Lastly, for the teachers out there we have extra credit. Can anyone answer the following question regarding the proposed block schedule: Do teachers get a "prep" period every day or every other day in this plan (Friday being assumed as a prep day for sure)?

And now, finally, the Book of Revelations, aka "APS Considers New Standardized High School Bell Schedule" (in fabulous, state-of-the-art italics):

Proposal Combines Traditional and Block Schedules

Albuquerque Public Schools is considering a standardized, seven-period bell schedule for all high schools in 2009-2010 that combines traditional and block scheduling.

"APS high school principals and other district administrators have worked long and hard on developing a standardized bell schedule that will benefit all of our students," said Superintendent Winston Brooks. "The schedule now under consideration accommodates remediation but also allows for lengthened class periods that research shows improve learning."

Under the proposed schedule, students would go to first, third, fifth and seventh periods on Mondays and Wednesdays; second, fourth, fifth and sixth periods on Tuesdays and Thursdays; and all seven periods on Fridays.

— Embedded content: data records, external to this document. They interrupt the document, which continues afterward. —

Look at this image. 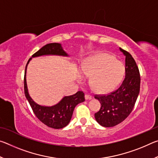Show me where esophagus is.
<instances>
[{
    "instance_id": "esophagus-1",
    "label": "esophagus",
    "mask_w": 158,
    "mask_h": 158,
    "mask_svg": "<svg viewBox=\"0 0 158 158\" xmlns=\"http://www.w3.org/2000/svg\"><path fill=\"white\" fill-rule=\"evenodd\" d=\"M91 98H92L91 95H88V94H85V100H90V99H91Z\"/></svg>"
}]
</instances>
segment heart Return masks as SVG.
<instances>
[{"label":"heart","instance_id":"obj_1","mask_svg":"<svg viewBox=\"0 0 158 158\" xmlns=\"http://www.w3.org/2000/svg\"><path fill=\"white\" fill-rule=\"evenodd\" d=\"M81 74L90 78V85L95 92H111L121 81L125 74V67L113 56L99 53L85 61L81 66ZM79 80L82 77H79Z\"/></svg>","mask_w":158,"mask_h":158}]
</instances>
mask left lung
<instances>
[{"label": "left lung", "instance_id": "obj_1", "mask_svg": "<svg viewBox=\"0 0 158 158\" xmlns=\"http://www.w3.org/2000/svg\"><path fill=\"white\" fill-rule=\"evenodd\" d=\"M125 56V77L118 89L109 94L95 95L101 104L95 114V120L102 126L114 127L129 116L139 93L141 77L138 66L132 55L120 48Z\"/></svg>", "mask_w": 158, "mask_h": 158}]
</instances>
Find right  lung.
<instances>
[{
  "instance_id": "add662e5",
  "label": "right lung",
  "mask_w": 158,
  "mask_h": 158,
  "mask_svg": "<svg viewBox=\"0 0 158 158\" xmlns=\"http://www.w3.org/2000/svg\"><path fill=\"white\" fill-rule=\"evenodd\" d=\"M50 54L68 56L63 51L60 44L50 43L42 47L40 49L35 53L32 56V57ZM31 59V58L28 60L27 64H26L24 79H23L24 93L26 98H27L33 113L40 121L49 127L54 128V129H61V128L68 125L69 121H70L74 107L79 103L83 102L85 101L84 93H83V91L79 90V91L77 92L75 94L73 95L65 96L57 105L52 106H49V107L37 105L32 100L30 95H29L27 89V85H26V68H27L28 63Z\"/></svg>"
}]
</instances>
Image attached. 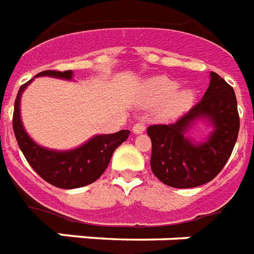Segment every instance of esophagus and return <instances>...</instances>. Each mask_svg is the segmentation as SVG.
Masks as SVG:
<instances>
[{
  "instance_id": "1",
  "label": "esophagus",
  "mask_w": 254,
  "mask_h": 254,
  "mask_svg": "<svg viewBox=\"0 0 254 254\" xmlns=\"http://www.w3.org/2000/svg\"><path fill=\"white\" fill-rule=\"evenodd\" d=\"M142 131H145L144 124L142 123L134 124V127H133V133H135V134H140V133H142Z\"/></svg>"
}]
</instances>
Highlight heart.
Masks as SVG:
<instances>
[{
    "label": "heart",
    "instance_id": "heart-1",
    "mask_svg": "<svg viewBox=\"0 0 254 254\" xmlns=\"http://www.w3.org/2000/svg\"><path fill=\"white\" fill-rule=\"evenodd\" d=\"M177 81L166 75L150 78L146 84V102L162 101L158 116L161 119H174L188 110L194 101V92L189 88L177 89Z\"/></svg>",
    "mask_w": 254,
    "mask_h": 254
}]
</instances>
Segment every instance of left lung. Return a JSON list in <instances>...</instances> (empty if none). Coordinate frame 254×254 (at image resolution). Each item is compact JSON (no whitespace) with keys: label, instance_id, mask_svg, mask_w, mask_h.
Returning a JSON list of instances; mask_svg holds the SVG:
<instances>
[{"label":"left lung","instance_id":"left-lung-1","mask_svg":"<svg viewBox=\"0 0 254 254\" xmlns=\"http://www.w3.org/2000/svg\"><path fill=\"white\" fill-rule=\"evenodd\" d=\"M206 118L213 131L205 143L194 144L186 137L191 124ZM240 130L237 100L233 88L217 73L210 71V84L204 97L187 114L169 125H150V168L160 181L187 189L212 181L233 152Z\"/></svg>","mask_w":254,"mask_h":254}]
</instances>
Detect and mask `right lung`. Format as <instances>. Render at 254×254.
Segmentation results:
<instances>
[{
	"label": "right lung",
	"instance_id": "right-lung-1",
	"mask_svg": "<svg viewBox=\"0 0 254 254\" xmlns=\"http://www.w3.org/2000/svg\"><path fill=\"white\" fill-rule=\"evenodd\" d=\"M50 75L64 80H71L73 71L45 70L36 77ZM32 82L21 85L14 101L13 112V130L21 152L24 153L26 161L40 177L46 183L61 189H75L94 183L105 172L112 158V154L124 141H127L129 130H120L113 134H98L85 142L82 146L66 152L50 150L37 145L25 131L21 116L19 101L25 88Z\"/></svg>",
	"mask_w": 254,
	"mask_h": 254
}]
</instances>
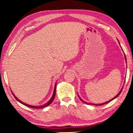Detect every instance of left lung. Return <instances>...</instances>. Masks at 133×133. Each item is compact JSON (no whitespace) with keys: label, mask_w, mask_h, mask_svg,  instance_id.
Masks as SVG:
<instances>
[{"label":"left lung","mask_w":133,"mask_h":133,"mask_svg":"<svg viewBox=\"0 0 133 133\" xmlns=\"http://www.w3.org/2000/svg\"><path fill=\"white\" fill-rule=\"evenodd\" d=\"M119 45H120V42H119ZM121 48H122V47H121ZM125 61H126V63H127V58H126V56H125ZM122 89H123V87H122V88L121 89V91H119V93H118L117 95H116L115 97H113L112 98V99H111V100H110V101H107V102H105V103H100V104H95V103H89V102H85V101H83V100H82L81 98V97H80V96L78 95V96H79V97L80 98V99H81V101H82V102H83V103H86V104H89V105H99V106H101V105H105V104H106V103H109V102H110L111 101H113L114 99H115L116 98H117L118 96H119V95H120V94L121 93V92H122Z\"/></svg>","instance_id":"left-lung-1"}]
</instances>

The proposed schedule for all APS high schools is as follows:
Monday: 1st, 3rd, 5th, 7th periods
Tuesday: 2nd, 4th, 5th, 6th periods
Wednesday: 1st, 3rd, 5th, 7th periods
Thursday: 2nd, 4th, 5th, 6th periods
Friday: all seven periods

Each school would be allowed to determine what classes are offered during fifth period, which meets daily, but most principals have agreed the time would be used for remediation or subjects such as algebra or foreign languages that benefit from meeting every day.

Friday and fifth-period classes will be about 50-minutes long. All other classes will be about 100-minutes. Research shows that extended class periods allow teachers to engage students in more interactive learning such as projects, labs and experiments.

Other benefits of block scheduling include a reduction of instructional time spent on classroom administration such as attendance; greater continuity of lessons; and improved discipline due to the reduced number of class changes.

The proposed schedule has seven periods, which will benefit incoming freshmen who are required by the state to earn 24 credits to graduate, one more than current high school students. The seven-period day also allows for more remediation and electives than the six-period schedule that some APS high schools now have in place.

The new schedule will provide teachers with individual planning periods as well as collaboration time with others teaching the same subjects.

Superintendent Brooks and APS leaders also want to standardize the schedule for all high schools so that students can transfer from one school to another without losing credits.

Currently, seven APS high schools: Atrisco Heritage Academy, Cibola, Highland, Rio Grande, Valley, Volcano Vista and West Mesa--are on some version of a block schedule in which classes meet every other day. Four high schools: Del Norte, La Cueva, Manzano and Sandia--are on traditional schedules with six periods a day. Two APS schools, Albuquerque High and Eldorado, follow a modified block schedule that has six periods three days a week and three periods two days a week.

"One of our goals is to make it easier for students to transfer between schools, but more importantly we want to implement a schedule that meets the needs of all types of students and learning," said APS Chief Academic Officer Linda Sink.

Sink noted that area high schools have been discussing block schedules with their communities for the past year.

The Union/APS Block Schedule Task Force, made up of teachers and principals, is meeting with APS administrators this week to discuss the proposed schedule and will make a recommendation to high school principals next week.


P.S.: That last sentence was news to me. I didn't even know there was a "Union/APS Block Schedule Task Force". That's not surprising, there's so, so very much I don't know. What's surprising is that my school has been trying to create a new block schedule for weeks...coulda used a "Union/APS Block Schedule Task Force" we could. Woulda come in right handy. A "Task Force" and all. Right up the alley of what we've been trying do, block scheduling and what not. Might have been nice to have been invited to such a "Task Force", if you must know. Quite nice. Empowering even.